Definition of greenhouse effect:
The transparency of Earth atmosphere allow the intense sunlight to reach and warm the Earth surface. There is little doubt about that.
There is also little doubt that Earth surface is mostly covered with ocean, and that the ocean is likewise transparent to sunlight.
Within an inch of sunlight passing thru ocean water, this ocean water is far more transparent to sunlight as compared to the large and more massive Earth’s atmosphere above it and no long wavelength infrared radiation can pass thru that inch of water.
Most of sunlight energy [visible and shortwave IR light] reaching Earth surface is passing thru an inch depth of ocean surface water and for energy to leave the ocean, convection heat transfer is only way the heated water reaches skin surface of the ocean, whereupon it can radiate long wave IR, but as suggest above Earth’s surface atmosphere does not radiate much infrared radiation energy.
And not mentioned in definition above is most energy transfer in lower atmosphere is convectional heat transfers. Also not mention is at lower temperatures {below say 100 C] even in vacuum not much infrared energy is radiated- a lunar surface in vacuum will trap the warmth of the sun {though Earth’s ocean water and atmosphere traps much more of warmth of the sunlight].
What is foundation of Greenhouse effect theory is the model of Ideal thermal conductive blackbody surface. And in terms of a planet or spherical body, at 1 AU distance from the Sun
the spherical model would have an uniform temperature of about 5 C in a vacuum.
The moon is similar to a blackbody in vacuum but the Moon does not “act” like an Ideal thermal conductive blackbody surface.

WORK INSTRUCTION 1
Check each statement against the passage on the greenhouse effect. Answer yes or no, and quote the words from the passage that decide it.
(a) Most energy transfer in the lower atmosphere is convectional.
(b) Long wavelength infrared radiation can pass through an inch of ocean water.
(c) The Moon acts like an ideal thermal conductive blackbody surface.
WORK INSTRUCTION 2
Reproduce part of the passage on the greenhouse effect word for word. Begin at the words "And not mentioned" and stop after "in a vacuum.".

SOURCE MATERIAL
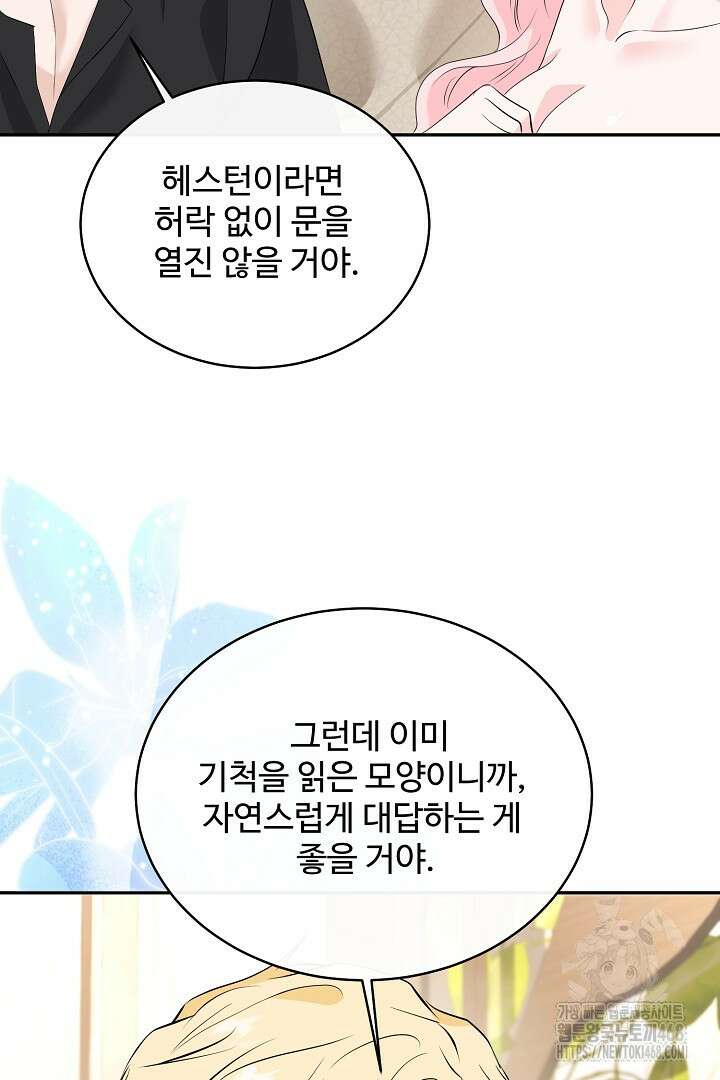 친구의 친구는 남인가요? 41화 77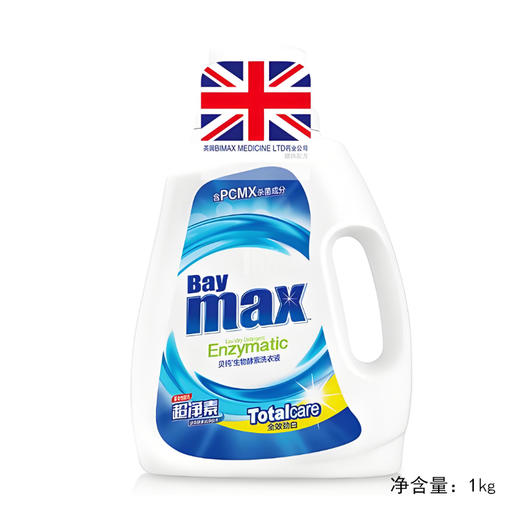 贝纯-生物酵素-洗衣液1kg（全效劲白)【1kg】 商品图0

WRITTEN ANSWER 1
(a) Yes: "most energy transfer in lower atmosphere is convectional heat transfers"
(b) No: "no long wavelength infrared radiation can pass thru that inch of water"
(c) No: "the Moon does not “act” like an Ideal thermal conductive blackbody surface"

WRITTEN ANSWER 2
And not mentioned in definition above is most energy transfer in lower atmosphere is convectional heat transfers. Also not mention is at lower temperatures {below say 100 C] even in vacuum not much infrared energy is radiated- a lunar surface in vacuum will trap the warmth of the sun {though Earth’s ocean water and atmosphere traps much more of warmth of the sunlight].
What is foundation of Greenhouse effect theory is the model of Ideal thermal conductive blackbody surface. And in terms of a planet or spherical body, at 1 AU distance from the Sun
the spherical model would have an uniform temperature of about 5 C in a vacuum.